Chart comprehension data:
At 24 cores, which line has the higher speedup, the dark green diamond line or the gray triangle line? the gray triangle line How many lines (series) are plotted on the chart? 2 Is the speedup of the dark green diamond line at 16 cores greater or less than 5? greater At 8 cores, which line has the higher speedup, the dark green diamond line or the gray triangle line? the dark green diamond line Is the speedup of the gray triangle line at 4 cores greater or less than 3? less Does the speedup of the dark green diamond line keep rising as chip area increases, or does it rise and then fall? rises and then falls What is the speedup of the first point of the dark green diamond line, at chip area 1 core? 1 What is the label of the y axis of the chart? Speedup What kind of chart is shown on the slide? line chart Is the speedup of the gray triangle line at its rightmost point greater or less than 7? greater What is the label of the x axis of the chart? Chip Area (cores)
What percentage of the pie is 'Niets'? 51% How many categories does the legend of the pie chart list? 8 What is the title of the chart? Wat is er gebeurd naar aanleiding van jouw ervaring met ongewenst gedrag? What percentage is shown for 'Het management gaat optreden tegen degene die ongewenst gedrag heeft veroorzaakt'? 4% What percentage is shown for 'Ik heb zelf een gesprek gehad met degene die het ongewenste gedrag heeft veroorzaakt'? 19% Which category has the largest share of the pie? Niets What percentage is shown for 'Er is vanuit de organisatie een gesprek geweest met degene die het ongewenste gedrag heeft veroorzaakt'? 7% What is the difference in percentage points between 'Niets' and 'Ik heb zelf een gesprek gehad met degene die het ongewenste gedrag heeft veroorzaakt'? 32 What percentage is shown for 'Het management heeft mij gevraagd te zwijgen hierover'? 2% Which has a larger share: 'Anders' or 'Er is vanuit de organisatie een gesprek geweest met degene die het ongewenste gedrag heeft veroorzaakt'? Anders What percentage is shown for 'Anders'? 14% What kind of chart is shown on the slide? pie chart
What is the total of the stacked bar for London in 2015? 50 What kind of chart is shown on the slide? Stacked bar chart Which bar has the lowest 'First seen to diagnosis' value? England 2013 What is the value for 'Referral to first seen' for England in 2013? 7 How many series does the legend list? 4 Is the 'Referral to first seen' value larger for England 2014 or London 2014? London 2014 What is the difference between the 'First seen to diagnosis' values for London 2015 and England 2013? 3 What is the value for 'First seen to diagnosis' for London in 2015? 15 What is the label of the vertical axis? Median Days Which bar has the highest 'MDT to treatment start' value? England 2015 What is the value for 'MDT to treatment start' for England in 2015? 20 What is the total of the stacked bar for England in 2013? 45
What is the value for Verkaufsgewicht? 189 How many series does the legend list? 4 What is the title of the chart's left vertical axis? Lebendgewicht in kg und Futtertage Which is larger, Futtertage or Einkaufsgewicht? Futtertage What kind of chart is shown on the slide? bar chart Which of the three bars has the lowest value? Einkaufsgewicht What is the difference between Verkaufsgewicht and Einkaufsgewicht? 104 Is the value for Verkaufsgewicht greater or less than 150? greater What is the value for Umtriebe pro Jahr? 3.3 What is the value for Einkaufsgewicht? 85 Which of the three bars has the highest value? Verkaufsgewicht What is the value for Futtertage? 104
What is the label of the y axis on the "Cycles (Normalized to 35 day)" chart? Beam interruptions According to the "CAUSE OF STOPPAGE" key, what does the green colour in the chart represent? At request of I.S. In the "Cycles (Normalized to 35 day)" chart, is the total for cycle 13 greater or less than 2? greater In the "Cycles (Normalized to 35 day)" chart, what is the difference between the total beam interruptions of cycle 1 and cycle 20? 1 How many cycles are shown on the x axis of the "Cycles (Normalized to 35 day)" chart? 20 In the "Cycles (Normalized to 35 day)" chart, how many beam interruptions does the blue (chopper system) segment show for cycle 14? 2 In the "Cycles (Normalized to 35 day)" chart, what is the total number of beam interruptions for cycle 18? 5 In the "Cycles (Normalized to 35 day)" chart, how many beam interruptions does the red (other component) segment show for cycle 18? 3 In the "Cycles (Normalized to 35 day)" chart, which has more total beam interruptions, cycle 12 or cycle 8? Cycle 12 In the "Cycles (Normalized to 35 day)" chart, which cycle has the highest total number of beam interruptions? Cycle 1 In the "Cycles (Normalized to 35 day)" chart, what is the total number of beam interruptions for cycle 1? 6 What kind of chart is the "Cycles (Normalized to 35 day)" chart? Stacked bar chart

[ASSIGNED TASK] Copy all of the entries above word for word, keeping every line unchanged.

[OUTPUT FOR THIS TASK]
At 24 cores, which line has the higher speedup, the dark green diamond line or the gray triangle line? the gray triangle line How many lines (series) are plotted on the chart? 2 Is the speedup of the dark green diamond line at 16 cores greater or less than 5? greater At 8 cores, which line has the higher speedup, the dark green diamond line or the gray triangle line? the dark green diamond line Is the speedup of the gray triangle line at 4 cores greater or less than 3? less Does the speedup of the dark green diamond line keep rising as chip area increases, or does it rise and then fall? rises and then falls What is the speedup of the first point of the dark green diamond line, at chip area 1 core? 1 What is the label of the y axis of the chart? Speedup What kind of chart is shown on the slide? line chart Is the speedup of the gray triangle line at its rightmost point greater or less than 7? greater What is the label of the x axis of the chart? Chip Area (cores)
What percentage of the pie is 'Niets'? 51% How many categories does the legend of the pie chart list? 8 What is the title of the chart? Wat is er gebeurd naar aanleiding van jouw ervaring met ongewenst gedrag? What percentage is shown for 'Het management gaat optreden tegen degene die ongewenst gedrag heeft veroorzaakt'? 4% What percentage is shown for 'Ik heb zelf een gesprek gehad met degene die het ongewenste gedrag heeft veroorzaakt'? 19% Which category has the largest share of the pie? Niets What percentage is shown for 'Er is vanuit de organisatie een gesprek geweest met degene die het ongewenste gedrag heeft veroorzaakt'? 7% What is the difference in percentage points between 'Niets' and 'Ik heb zelf een gesprek gehad met degene die het ongewenste gedrag heeft veroorzaakt'? 32 What percentage is shown for 'Het management heeft mij gevraagd te zwijgen hierover'? 2% Which has a larger share: 'Anders' or 'Er is vanuit de organisatie een gesprek geweest met degene die het ongewenste gedrag heeft veroorzaakt'? Anders What percentage is shown for 'Anders'? 14% What kind of chart is shown on the slide? pie chart
What is the total of the stacked bar for London in 2015? 50 What kind of chart is shown on the slide? Stacked bar chart Which bar has the lowest 'First seen to diagnosis' value? England 2013 What is the value for 'Referral to first seen' for England in 2013? 7 How many series does the legend list? 4 Is the 'Referral to first seen' value larger for England 2014 or London 2014? London 2014 What is the difference between the 'First seen to diagnosis' values for London 2015 and England 2013? 3 What is the value for 'First seen to diagnosis' for London in 2015? 15 What is the label of the vertical axis? Median Days Which bar has the highest 'MDT to treatment start' value? England 2015 What is the value for 'MDT to treatment start' for England in 2015? 20 What is the total of the stacked bar for England in 2013? 45
What is the value for Verkaufsgewicht? 189 How many series does the legend list? 4 What is the title of the chart's left vertical axis? Lebendgewicht in kg und Futtertage Which is larger, Futtertage or Einkaufsgewicht? Futtertage What kind of chart is shown on the slide? bar chart Which of the three bars has the lowest value? Einkaufsgewicht What is the difference between Verkaufsgewicht and Einkaufsgewicht? 104 Is the value for Verkaufsgewicht greater or less than 150? greater What is the value for Umtriebe pro Jahr? 3.3 What is the value for Einkaufsgewicht? 85 Which of the three bars has the highest value? Verkaufsgewicht What is the value for Futtertage? 104
What is the label of the y axis on the "Cycles (Normalized to 35 day)" chart? Beam interruptions According to the "CAUSE OF STOPPAGE" key, what does the green colour in the chart represent? At request of I.S. In the "Cycles (Normalized to 35 day)" chart, is the total for cycle 13 greater or less than 2? greater In the "Cycles (Normalized to 35 day)" chart, what is the difference between the total beam interruptions of cycle 1 and cycle 20? 1 How many cycles are shown on the x axis of the "Cycles (Normalized to 35 day)" chart? 20 In the "Cycles (Normalized to 35 day)" chart, how many beam interruptions does the blue (chopper system) segment show for cycle 14? 2 In the "Cycles (Normalized to 35 day)" chart, what is the total number of beam interruptions for cycle 18? 5 In the "Cycles (Normalized to 35 day)" chart, how many beam interruptions does the red (other component) segment show for cycle 18? 3 In the "Cycles (Normalized to 35 day)" chart, which has more total beam interruptions, cycle 12 or cycle 8? Cycle 12 In the "Cycles (Normalized to 35 day)" chart, which cycle has the highest total number of beam interruptions? Cycle 1 In the "Cycles (Normalized to 35 day)" chart, what is the total number of beam interruptions for cycle 1? 6 What kind of chart is the "Cycles (Normalized to 35 day)" chart? Stacked bar chart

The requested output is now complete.